5. Another example: Ski

This is a little scrolling videogame. It plays a looped background sound continuously, and also plays triggered sounds when certain things happen (user input and change of game state). This code should be easy to tweak into your own designs.

Play the game by going to the ambiences/ski directory and typing vss to start vss from there. (If vss isn't in your path, type /afs/ncsa/packages/vss/6.5/vss or something like that.)
From another terminal (where you'll play the game), change to that same directory and type ski. (You might have to type make first to create the file ski.)
Wait for the starting tone to sound, then press the a and s keys to swish left or right. (Don't hold the keys down.) Press q to quit in the middle of a run.

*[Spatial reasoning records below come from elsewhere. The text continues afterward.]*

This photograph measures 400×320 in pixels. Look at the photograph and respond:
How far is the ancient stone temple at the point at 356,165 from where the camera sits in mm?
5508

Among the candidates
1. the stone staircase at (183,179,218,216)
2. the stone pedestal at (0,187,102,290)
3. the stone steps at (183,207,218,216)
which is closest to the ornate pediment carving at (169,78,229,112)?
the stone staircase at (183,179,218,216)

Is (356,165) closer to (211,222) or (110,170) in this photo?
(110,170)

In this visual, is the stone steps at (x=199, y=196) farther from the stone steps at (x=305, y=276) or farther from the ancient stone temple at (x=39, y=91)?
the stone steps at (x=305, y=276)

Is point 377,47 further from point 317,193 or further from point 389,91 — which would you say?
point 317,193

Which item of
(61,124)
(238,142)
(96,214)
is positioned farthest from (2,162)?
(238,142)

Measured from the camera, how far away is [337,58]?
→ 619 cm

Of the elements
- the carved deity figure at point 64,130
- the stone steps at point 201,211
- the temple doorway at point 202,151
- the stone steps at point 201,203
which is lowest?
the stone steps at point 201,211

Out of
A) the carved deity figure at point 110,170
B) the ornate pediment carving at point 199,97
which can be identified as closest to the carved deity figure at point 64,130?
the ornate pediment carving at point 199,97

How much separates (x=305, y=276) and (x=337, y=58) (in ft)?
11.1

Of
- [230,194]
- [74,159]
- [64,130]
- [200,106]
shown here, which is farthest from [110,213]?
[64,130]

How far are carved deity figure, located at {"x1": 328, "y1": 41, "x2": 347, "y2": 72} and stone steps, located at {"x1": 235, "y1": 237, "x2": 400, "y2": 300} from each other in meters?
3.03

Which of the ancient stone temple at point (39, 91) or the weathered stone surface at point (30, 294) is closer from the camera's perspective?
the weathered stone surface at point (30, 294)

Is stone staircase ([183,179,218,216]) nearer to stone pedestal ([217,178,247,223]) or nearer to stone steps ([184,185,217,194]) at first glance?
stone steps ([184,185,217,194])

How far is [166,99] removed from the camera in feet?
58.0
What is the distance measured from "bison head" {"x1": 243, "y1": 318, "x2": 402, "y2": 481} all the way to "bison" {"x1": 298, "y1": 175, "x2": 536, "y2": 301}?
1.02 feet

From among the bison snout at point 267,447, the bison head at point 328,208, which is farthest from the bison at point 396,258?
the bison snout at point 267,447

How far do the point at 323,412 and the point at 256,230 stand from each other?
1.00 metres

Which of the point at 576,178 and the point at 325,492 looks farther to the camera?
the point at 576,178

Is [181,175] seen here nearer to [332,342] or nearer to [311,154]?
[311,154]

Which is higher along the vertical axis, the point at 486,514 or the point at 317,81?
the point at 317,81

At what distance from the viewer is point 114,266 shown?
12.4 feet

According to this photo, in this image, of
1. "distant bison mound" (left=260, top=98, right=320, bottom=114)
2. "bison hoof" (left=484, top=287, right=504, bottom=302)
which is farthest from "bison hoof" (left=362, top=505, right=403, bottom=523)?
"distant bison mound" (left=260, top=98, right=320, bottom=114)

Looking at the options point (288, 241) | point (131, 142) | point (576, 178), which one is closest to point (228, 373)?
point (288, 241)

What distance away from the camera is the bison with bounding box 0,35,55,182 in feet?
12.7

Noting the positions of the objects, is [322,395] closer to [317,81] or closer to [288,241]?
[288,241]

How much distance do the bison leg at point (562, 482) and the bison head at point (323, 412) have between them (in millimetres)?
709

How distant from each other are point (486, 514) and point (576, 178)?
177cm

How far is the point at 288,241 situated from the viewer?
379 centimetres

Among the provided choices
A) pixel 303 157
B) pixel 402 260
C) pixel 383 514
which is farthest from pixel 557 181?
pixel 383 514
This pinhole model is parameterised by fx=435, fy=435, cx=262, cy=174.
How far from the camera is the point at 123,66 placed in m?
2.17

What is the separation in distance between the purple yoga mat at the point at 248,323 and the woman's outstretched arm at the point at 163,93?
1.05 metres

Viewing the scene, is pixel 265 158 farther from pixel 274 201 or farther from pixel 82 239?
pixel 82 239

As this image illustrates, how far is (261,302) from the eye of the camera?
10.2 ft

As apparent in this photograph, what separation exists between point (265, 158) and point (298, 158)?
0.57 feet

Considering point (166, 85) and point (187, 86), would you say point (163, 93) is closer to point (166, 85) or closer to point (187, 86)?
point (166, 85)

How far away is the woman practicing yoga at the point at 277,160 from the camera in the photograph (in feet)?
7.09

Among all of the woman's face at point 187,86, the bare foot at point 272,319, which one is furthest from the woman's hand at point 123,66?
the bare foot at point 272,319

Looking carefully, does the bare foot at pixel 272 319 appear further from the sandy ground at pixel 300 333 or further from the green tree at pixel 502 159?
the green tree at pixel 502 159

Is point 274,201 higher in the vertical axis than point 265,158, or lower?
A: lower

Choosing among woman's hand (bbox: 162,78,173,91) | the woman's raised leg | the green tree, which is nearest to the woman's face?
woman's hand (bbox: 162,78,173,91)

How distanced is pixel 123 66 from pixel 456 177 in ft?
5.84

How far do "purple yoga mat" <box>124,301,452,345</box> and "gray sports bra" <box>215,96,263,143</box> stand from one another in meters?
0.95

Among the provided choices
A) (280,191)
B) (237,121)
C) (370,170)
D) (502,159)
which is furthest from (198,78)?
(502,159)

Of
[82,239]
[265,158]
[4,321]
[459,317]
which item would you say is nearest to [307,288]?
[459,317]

The source code in ski.c does all of the things in the checklists above for playing ambient sounds and playing triggered soundfiles:

The file ski.aud does several things when it is opened by the AUDinit() function call:

  1. Load the DSO's which contain the actors we'll need;
  2. Define a few message groups (TurnL, TurnR, Crash, Win, and Exit);
  3. Create and initialize the actors we need (in this case, just a SampleActor);
  4. Preload the soundfiles we'll use, so they're in memory immediately;
  5. Put instructions into the message groups (typically, just a single message to play a soundfile);
  6. Start playing a background sound;
  7. Play a starting sound.
Please refer to the file ski.aud itself for a detailed explanation.

6. Troubleshooting.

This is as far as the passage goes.